Celebrating 50 years of musical excellence: The School of Music at UTSA

Celebrating 50 years of musical excellence: The School of Music at UTSA

Joe Steussy (former director of the Division of Music) and Alan Craven (former director of the Division of English, Classics and Philosophy) put the finishing touches on the UTSA Alma Mater in January of 1982.

MAY 30, 2024 — This year, UTSA celebrates the 50th anniversary of its School of Music, a milestone that honors its long-standing legacy and influence in music in higher education.

Making its debut as the Division of Music in 1974, the school has been a pivotal source of music education in San Antonio, offering a wide range of programs that produce performing artists, music educators, composers and scholars. To date, the school, which is housed in the UTSA College of Liberal and Fine Arts, has awarded Roadrunners more than 1,500 music degrees.

Director Gordon Lamb’s arrival in 1974 marked the founding of the division. Under his leadership, the division began offering a range of graduate courses, including music education, conducting, and chamber choir. Its first degree program, the Bachelor of Music Education, diversified its curriculum to include various specializations and graduated its first class of students in 1977.

By 1980, the university had received official accreditation from the National Association of Schools of Music (NASM). The division migrated into the newly created Arts building on Main Campus in 1982. In 1989, Associate Professor Emeritus David Sebald created one of the first music technology programs in the country.

“I have looked back fondly at all of the talented students and colleagues who worked to build a school of music at a Tier One university.”

Gordan Lamb (the first director of the UTSA Division of Music) conducts the UTSA Chamber Chorale during the 1976-1977 school year.

“When I joined the UTSA faculty in 1980, there were four buildings on campus and nothing but wooded land at the corner of De Zavala and IH-10. It is incredible how much we have achieved over the decades,” said Professor Emeritus John Silantien, who served as director of choral activities. “Upon my retirement 38 years later, I have looked back fondly at all of the talented students and colleagues who worked to build a school of music at a Tier One university.”

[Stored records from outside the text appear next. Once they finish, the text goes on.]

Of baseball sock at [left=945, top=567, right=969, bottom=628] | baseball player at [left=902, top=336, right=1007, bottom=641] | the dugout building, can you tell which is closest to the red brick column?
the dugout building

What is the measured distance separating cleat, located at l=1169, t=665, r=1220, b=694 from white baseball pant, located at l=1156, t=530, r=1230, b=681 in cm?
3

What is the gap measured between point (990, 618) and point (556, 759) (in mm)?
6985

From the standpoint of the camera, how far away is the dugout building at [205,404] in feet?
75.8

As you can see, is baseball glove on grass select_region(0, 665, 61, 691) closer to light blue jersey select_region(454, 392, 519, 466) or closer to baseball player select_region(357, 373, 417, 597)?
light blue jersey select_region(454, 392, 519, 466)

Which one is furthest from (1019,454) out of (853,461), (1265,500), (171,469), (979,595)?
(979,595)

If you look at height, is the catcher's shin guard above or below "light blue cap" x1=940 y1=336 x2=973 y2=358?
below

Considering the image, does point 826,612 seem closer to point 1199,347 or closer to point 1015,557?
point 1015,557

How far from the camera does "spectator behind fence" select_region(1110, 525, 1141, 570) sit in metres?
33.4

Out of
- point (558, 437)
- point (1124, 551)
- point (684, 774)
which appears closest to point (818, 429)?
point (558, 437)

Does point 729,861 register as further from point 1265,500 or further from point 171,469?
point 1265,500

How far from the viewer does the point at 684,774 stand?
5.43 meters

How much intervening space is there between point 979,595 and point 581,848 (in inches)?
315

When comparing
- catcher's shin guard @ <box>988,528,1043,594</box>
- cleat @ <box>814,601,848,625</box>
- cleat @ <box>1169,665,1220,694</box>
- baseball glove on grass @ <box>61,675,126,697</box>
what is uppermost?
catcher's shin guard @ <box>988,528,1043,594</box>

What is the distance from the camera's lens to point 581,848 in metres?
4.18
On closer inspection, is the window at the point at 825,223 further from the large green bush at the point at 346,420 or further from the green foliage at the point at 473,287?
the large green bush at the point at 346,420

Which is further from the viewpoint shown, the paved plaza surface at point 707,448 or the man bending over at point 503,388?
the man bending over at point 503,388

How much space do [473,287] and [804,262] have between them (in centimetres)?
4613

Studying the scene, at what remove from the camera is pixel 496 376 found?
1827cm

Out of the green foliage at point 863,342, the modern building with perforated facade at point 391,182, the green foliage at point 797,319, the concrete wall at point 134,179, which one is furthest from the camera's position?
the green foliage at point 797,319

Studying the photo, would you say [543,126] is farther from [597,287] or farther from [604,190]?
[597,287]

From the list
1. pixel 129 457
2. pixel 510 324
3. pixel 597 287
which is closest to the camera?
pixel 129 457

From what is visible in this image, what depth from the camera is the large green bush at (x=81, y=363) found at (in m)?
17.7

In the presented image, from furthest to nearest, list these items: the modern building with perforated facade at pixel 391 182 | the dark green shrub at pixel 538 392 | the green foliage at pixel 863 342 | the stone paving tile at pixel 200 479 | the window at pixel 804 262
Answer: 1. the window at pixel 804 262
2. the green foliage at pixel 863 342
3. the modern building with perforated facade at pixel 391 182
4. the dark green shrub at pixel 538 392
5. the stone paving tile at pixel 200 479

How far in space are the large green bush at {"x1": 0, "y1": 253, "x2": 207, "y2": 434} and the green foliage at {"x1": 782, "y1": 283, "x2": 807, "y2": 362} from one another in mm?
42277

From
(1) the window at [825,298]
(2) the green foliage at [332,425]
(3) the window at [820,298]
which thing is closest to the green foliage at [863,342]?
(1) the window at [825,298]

The 1990s and 2000s brought further evolution to the division, such as the opening of the Institute for Music Research in 1991, which aims to advance knowledge through research in the areas of music psychology, music teaching and learning, and music technology by supporting the research of the UTSA music faculty. During this time, UTSA also underwent a major academic restructuring, shifting the Division of Music into the Department of Music. Into the 2000s, the department introduced new programs and certificates, which, coupled with the establishment of a marching band and a dance curriculum in 2011, reflected the department's growth and commitment to music education. 

In 2022, the Department of Music transitioned into the School of Music, a strategic enhancement that aligns UTSA with other prestigious music schools nationally, elevating its status and increasing its appeal to potential students by promising a comprehensive education that melds artistry with professional preparedness. And this year, the school established a Bachelor of Arts in Commercial and Digital Music degree program, in response to new methodologies in contemporary music and in keeping with the school’s mission to prepare students who will be ready to work in the commercial music industry upon graduating. 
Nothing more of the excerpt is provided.